» **Task details**:
All records are to be restated word for word, with pictures excluded.

»»

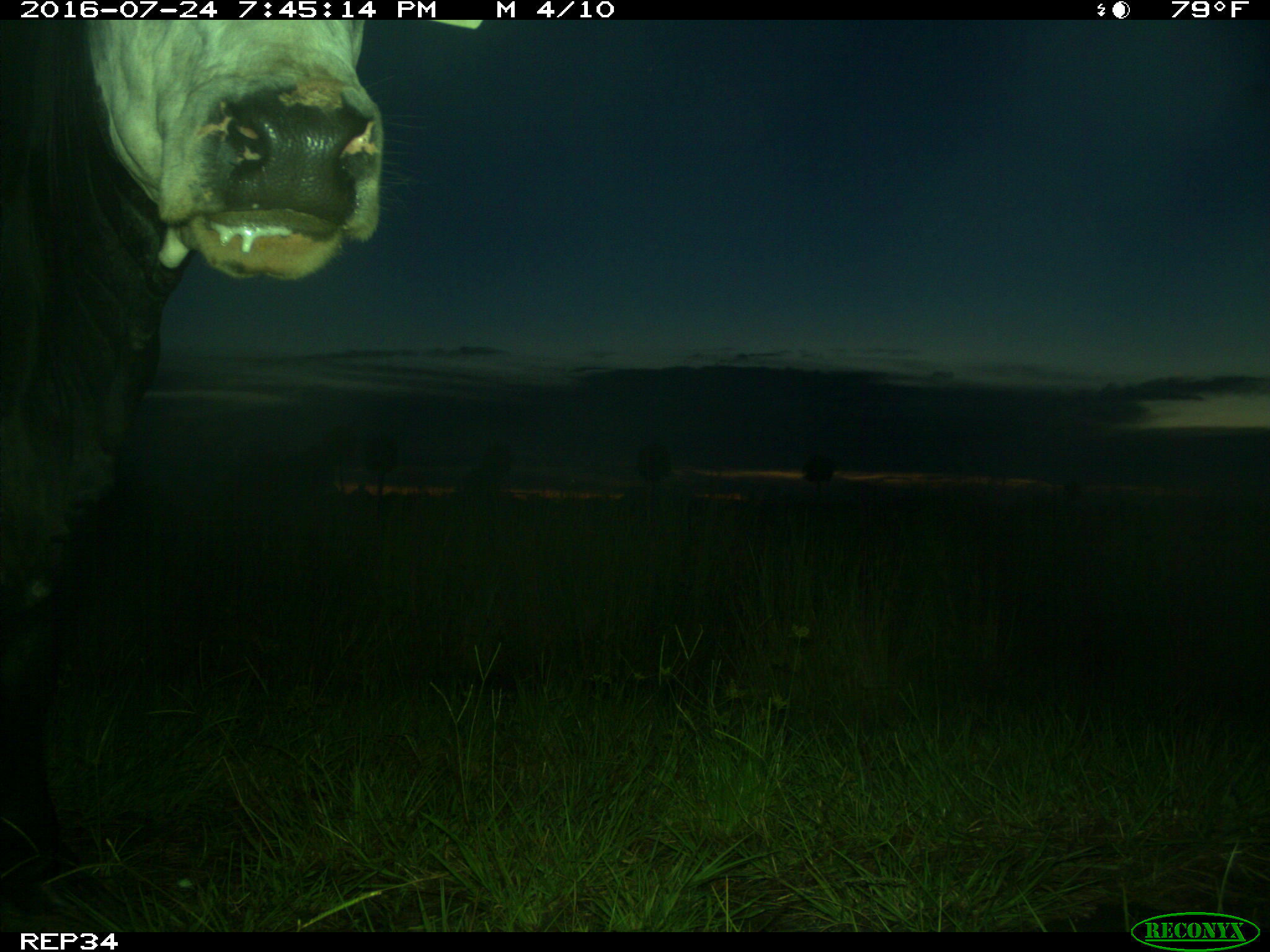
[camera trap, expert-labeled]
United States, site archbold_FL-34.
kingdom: Animalia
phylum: Chordata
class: Mammalia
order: Artiodactyla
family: Bovidae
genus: Bos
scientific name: Bos taurus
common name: domestic cow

««

» **Worked solution**:
[camera trap, expert-labeled]
United States, site archbold_FL-34.
kingdom: Animalia
phylum: Chordata
class: Mammalia
order: Artiodactyla
family: Bovidae
genus: Bos
scientific name: Bos taurus
common name: domestic cow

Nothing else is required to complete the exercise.